PostgreSQL – Optimizing Views Dependent on Aggregate Functions

indexpostgresqlview

I have a table of about 15 million records. Whenever information about a specific charge_id is changed, a new row is added with the current timestamp and the changes. This results in multiple rows with the same charge_id, and related hierarchical columns. This isn't controlled by me and can't be changed, plus we like having the history available for querying.

The view below is intended to identify the most recent entry for each charge_id, and create a simple key value pair table for joining off of. The view works fine, but execution time is horrendous. I've tried a couple of stabs at an index to speed things up, but each time it appears that postgres is skipping the index and scanning everything anyways. I should also note that most queries where we're joining to this view are going to be full table aggregates, grouped by 2-5 different dimensions in the charges table.

My question specifically is what can I do to speed up execution time on this particular view?
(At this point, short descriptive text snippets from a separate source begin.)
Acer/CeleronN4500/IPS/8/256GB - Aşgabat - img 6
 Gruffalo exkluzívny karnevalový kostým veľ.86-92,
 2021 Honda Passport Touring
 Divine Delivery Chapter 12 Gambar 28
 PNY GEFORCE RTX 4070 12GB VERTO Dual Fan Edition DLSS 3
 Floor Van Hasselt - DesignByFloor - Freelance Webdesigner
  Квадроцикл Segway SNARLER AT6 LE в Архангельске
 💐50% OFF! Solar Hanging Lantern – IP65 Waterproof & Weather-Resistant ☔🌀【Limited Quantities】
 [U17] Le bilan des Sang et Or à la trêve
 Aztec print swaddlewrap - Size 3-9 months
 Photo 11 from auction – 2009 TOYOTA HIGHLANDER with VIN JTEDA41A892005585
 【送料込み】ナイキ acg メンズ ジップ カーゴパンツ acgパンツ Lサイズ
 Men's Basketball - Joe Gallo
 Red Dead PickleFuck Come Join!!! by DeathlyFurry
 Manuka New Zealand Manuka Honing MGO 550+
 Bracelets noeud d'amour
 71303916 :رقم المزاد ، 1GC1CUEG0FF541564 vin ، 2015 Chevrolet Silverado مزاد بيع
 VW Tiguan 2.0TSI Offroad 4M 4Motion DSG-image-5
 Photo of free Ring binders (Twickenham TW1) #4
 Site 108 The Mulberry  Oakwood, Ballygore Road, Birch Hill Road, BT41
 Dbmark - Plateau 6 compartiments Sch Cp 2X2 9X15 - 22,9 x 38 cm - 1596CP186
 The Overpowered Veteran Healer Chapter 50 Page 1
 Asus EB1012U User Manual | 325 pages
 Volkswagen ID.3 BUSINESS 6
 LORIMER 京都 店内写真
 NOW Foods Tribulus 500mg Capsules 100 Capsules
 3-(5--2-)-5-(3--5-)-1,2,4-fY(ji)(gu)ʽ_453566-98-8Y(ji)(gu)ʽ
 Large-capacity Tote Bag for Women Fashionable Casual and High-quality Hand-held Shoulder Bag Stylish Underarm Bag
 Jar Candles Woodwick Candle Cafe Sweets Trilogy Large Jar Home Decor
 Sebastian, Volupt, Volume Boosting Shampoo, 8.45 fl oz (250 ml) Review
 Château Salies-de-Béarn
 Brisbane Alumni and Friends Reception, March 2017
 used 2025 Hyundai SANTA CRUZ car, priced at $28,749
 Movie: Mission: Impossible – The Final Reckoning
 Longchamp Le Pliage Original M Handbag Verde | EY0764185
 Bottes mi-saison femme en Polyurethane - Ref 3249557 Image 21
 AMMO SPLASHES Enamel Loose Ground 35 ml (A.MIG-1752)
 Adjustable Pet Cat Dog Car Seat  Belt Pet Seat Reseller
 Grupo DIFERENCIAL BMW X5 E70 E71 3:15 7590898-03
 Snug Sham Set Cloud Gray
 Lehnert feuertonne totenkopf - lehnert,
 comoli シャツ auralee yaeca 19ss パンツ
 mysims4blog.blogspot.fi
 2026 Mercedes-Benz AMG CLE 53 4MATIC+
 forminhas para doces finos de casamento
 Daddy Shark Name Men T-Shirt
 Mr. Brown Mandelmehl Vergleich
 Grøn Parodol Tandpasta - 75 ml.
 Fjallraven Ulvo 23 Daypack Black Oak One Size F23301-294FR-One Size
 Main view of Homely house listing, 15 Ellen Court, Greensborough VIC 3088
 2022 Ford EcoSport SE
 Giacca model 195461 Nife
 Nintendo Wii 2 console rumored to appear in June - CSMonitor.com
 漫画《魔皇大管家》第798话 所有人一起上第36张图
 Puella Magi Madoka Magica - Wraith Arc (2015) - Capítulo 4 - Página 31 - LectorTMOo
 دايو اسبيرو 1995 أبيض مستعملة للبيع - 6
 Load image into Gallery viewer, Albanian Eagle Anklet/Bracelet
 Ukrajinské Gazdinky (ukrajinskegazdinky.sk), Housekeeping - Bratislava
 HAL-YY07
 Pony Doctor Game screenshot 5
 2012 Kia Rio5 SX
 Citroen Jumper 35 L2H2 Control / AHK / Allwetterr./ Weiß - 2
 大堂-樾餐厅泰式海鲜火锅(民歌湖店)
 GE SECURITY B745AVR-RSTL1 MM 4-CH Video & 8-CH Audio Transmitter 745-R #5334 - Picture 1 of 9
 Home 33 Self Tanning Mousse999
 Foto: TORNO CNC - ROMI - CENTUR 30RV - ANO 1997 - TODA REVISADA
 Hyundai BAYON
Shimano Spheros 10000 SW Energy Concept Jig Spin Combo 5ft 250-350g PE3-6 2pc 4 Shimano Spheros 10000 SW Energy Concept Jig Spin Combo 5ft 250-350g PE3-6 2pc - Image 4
CREATE VIEW current_charge_ids AS 
(
SELECT
    c2.id,
    c2.charge_id,
    t1.last_post_date
FROM
    charges c2
LEFT JOIN
    (
        SELECT
            c1.client,
            c1.practice,
            c1.account_id,
            c1.encounter_id,
            c1.charge_id,
            max(c1.post_date) AS last_post_date
        FROM
            charges c1
        GROUP BY
            c1.client,
            c1.practice,
            c1.account_id,
            c1.encounter_id,
            c1.charge_id
    ) t1
ON
    c2.client = t1.client AND
    c2.practice = t1.practice AND
    c2.account_id = t1.account_id AND
    c2.encounter_id = t1.encounter_id AND
    c2.charge_id = t1.charge_id AND
    c2.post_date = t1.last_post_date
);

Best Answer

You can hugely simplify the query using DISTINCT ON:

SELECT DISTINCT ON (client, practice, account_id, encounter_id, charge_id)
       id, charge_id, post_date
FROM   charges
ORDER  BY client, practice, account_id, encounter_id, charge_id, post_date DESC, id DESC;

Will be considerably faster in any case. Detailed explanation in this related answer on SO:
Select first row in each GROUP BY group?

The last ORDER BY expression id DESC is optional to break ties if rest should not be unambiguous, yet. May not be needed.

Support this with a matching multicolumn index:

CREATE INDEX charges_latest_idx ON charges
(client, practice, account_id, encounter_id, charge_id, post_date DESC, id DESC);

Whether such an index will be useful depends on undisclosed details.

Note in particular, that sort order has to match the query. In Postgres 9.2 or later this may even function as covering index, depending on undisclosed details.

Depending on undisclosed details, a materialized view might be a candidate, too. The more write operations the smaller the likelihood this would help. The same goes for the covering index.